Respuesta: Para visualizar los espacios antedichos, permitiendo a autoridades y público apreciar si la suerte de varas se está llevando a cabo o no conforme a Reglamento, del mismo modo que las líneas que perimetran el área grande en el fútbol permiten al equipo arbitral y espectadores apreciar si una mano o la falta cometida sobre un jugador es simplemente falta o es penalti.

¿Qué se pretende con ellas?

Respuesta: Establecer una distancia mínima de separación entre toro y picador para que aquél pueda demostrar su bravura, así como evitar que los piqueros echen el caballo encima a los toros o que éstos sean metidos a base de capotazos bajo el mismísimo estribo del varilarguero.
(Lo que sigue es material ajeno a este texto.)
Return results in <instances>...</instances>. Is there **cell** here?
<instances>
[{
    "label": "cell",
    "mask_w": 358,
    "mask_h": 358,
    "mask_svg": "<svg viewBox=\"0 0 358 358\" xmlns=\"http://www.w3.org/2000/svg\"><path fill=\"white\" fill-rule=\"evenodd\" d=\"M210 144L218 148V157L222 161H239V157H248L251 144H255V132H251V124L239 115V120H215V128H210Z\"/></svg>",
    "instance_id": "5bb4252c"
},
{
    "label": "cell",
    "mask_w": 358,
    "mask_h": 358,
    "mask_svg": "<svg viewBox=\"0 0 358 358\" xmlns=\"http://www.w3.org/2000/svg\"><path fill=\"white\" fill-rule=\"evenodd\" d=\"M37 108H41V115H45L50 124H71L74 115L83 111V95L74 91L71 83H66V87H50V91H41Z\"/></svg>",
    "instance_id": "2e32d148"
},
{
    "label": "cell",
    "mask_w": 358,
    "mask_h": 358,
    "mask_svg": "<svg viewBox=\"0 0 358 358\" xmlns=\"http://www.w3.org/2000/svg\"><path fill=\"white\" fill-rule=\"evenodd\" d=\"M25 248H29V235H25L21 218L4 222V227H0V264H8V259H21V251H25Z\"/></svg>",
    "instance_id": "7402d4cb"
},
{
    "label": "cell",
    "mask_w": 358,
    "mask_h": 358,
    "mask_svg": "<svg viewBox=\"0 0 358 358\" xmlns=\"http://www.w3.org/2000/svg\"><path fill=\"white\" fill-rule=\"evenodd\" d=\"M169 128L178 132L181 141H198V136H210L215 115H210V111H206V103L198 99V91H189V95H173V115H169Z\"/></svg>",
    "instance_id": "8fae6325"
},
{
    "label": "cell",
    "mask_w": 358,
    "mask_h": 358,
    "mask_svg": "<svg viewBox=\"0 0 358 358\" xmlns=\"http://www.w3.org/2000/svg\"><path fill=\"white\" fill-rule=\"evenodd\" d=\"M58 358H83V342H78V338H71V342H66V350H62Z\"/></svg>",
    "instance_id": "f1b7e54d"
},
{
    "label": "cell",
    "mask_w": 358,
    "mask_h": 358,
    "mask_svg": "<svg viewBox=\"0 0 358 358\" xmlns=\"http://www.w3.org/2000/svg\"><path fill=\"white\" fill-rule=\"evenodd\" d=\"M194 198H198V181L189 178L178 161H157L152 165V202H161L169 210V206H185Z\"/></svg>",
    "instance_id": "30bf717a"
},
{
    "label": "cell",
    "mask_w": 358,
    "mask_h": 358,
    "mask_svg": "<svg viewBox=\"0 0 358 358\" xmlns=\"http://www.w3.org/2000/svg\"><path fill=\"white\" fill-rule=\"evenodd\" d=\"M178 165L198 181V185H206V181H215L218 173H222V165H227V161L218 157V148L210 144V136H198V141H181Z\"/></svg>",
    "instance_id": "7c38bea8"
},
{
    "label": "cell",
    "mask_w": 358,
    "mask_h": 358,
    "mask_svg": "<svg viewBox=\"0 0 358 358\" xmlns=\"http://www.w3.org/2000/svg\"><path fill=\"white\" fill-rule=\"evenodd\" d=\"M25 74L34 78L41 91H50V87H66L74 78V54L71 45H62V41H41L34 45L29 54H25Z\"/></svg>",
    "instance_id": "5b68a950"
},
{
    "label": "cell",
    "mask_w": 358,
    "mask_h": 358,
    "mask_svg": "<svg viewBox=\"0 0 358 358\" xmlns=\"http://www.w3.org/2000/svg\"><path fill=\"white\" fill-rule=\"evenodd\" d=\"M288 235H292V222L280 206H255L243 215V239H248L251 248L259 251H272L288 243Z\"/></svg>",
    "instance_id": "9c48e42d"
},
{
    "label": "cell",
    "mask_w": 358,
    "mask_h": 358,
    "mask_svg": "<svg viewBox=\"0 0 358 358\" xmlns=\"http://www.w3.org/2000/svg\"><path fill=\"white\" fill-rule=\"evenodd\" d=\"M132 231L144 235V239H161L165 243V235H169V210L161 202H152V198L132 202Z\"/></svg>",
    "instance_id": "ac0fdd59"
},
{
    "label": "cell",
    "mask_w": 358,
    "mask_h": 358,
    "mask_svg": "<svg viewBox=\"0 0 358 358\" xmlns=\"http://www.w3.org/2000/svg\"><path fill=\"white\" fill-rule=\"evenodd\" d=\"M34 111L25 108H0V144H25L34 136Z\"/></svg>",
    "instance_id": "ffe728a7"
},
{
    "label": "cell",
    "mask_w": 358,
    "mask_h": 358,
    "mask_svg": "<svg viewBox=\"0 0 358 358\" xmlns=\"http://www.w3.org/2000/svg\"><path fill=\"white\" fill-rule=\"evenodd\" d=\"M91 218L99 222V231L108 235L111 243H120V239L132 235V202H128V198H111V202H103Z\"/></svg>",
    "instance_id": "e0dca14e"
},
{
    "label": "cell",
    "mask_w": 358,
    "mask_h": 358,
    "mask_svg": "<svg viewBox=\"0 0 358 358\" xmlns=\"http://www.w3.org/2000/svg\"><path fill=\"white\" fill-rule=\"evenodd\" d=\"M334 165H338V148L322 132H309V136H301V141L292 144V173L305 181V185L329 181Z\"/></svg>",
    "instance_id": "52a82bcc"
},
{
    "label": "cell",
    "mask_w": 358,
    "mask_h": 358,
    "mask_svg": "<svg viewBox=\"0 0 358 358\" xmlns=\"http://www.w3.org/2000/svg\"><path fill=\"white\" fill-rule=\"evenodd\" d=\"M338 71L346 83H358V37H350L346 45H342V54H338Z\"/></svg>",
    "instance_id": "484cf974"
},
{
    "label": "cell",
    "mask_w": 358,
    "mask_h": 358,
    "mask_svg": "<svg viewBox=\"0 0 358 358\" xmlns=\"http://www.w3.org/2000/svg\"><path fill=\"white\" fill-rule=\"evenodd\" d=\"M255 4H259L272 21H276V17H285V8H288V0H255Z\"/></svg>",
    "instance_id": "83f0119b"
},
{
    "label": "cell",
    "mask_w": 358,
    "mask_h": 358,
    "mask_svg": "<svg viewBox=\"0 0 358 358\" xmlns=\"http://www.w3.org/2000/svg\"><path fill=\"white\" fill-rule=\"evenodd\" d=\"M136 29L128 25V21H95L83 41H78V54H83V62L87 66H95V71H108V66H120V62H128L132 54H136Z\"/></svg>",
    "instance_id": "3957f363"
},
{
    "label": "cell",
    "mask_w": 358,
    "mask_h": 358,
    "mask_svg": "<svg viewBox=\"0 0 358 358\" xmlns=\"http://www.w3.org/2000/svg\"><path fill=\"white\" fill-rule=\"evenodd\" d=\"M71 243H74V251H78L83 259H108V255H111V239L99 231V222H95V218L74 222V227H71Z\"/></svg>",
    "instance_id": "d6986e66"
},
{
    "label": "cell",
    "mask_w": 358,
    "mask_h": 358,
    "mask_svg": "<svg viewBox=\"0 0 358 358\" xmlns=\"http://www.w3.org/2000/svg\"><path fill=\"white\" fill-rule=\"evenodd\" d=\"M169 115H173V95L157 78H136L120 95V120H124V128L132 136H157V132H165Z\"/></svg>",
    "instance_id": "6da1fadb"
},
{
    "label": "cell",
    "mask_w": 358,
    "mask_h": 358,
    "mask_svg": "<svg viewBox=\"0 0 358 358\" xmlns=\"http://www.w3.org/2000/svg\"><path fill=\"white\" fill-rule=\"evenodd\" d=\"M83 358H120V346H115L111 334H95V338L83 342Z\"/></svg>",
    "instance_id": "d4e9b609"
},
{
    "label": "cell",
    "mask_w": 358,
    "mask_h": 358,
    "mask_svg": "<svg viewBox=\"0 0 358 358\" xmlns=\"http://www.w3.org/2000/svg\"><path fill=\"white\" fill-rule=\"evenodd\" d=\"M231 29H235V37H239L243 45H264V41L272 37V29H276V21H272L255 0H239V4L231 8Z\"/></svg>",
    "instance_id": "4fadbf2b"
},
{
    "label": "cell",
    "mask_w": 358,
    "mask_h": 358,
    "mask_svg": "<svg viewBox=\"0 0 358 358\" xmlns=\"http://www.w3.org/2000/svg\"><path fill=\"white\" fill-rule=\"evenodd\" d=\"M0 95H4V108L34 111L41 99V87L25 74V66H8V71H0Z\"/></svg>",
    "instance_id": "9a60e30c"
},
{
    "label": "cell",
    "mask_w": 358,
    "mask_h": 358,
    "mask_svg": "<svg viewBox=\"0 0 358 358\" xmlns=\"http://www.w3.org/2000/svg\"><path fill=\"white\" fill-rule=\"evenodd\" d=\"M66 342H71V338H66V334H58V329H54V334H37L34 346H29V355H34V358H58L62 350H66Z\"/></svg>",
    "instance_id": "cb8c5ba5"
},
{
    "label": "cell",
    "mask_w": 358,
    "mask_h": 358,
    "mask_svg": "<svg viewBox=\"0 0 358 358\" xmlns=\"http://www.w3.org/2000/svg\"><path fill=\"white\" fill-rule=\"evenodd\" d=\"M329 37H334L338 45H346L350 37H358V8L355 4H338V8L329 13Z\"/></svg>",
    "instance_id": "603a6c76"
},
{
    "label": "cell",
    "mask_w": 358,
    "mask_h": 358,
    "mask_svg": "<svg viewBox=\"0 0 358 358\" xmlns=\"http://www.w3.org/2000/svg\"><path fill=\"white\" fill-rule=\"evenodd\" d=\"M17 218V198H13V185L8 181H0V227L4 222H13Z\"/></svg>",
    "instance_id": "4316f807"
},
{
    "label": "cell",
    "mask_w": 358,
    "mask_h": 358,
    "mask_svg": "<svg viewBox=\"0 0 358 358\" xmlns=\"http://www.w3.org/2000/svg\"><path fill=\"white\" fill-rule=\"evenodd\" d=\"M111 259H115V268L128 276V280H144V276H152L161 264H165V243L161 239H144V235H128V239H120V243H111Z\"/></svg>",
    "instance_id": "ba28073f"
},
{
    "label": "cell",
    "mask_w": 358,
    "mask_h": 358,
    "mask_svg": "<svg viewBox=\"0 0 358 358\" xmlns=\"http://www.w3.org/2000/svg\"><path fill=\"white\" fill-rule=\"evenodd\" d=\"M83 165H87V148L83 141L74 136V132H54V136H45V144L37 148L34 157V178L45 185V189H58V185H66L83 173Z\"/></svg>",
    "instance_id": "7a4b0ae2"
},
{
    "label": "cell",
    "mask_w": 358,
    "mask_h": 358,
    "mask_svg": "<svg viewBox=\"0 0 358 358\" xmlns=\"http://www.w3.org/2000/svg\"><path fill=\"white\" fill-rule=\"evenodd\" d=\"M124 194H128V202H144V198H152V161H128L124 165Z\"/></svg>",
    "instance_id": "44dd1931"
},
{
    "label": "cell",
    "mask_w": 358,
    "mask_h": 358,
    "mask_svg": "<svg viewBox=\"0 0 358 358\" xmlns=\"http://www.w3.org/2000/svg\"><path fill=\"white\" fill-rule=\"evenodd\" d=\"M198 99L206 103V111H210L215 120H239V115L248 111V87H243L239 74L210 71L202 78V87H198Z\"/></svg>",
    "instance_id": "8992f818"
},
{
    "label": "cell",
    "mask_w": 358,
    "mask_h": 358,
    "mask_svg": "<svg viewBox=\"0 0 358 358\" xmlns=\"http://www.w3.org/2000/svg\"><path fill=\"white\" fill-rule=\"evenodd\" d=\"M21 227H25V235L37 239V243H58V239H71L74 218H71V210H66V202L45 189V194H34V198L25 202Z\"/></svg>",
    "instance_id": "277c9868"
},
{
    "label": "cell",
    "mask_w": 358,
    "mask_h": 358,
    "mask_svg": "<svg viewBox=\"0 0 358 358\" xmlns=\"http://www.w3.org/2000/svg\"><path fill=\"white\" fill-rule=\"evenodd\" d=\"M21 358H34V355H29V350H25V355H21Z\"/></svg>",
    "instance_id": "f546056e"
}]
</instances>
Cumplida la promesa, sólo me resta decir que, según se desprende de lo sostenido por Fernando Fernández Román en su artículo, la experiencia acumulada en siglos para alumbrar la normativa que ahora nos acoge, con todas sus virtudes y defectos, nos ha conducido a una falsa pedagogía que lleva a los ignorantes “aficionados” –entre los que me incluyo– a protestar cuando lo que dicta el Reglamento es incumplido por parte del piquero o del lidiador que pone el toro en suerte. Al parecer, según Fernando, somos presa del “resorte que activa la ignorancia”, aunque, a mi juicio, de lo que somos presa –y él también– en esta época plagada de confusión y tan desafecta a la legalidad vigente es de un revisionismo desquiciado que pretende modificarlo todo a desprecio del largo recorrido histórico, normativo y artístico, que nos ha traído la corrida de toros al estadio actual. Si queremos cambiar el Reglamento, arguméntense sus modificaciones y acometamos las que sean pertinentes. Entretanto, respétese lo que hay y acatémoslo, que en la lidia no hay nada arbitrario.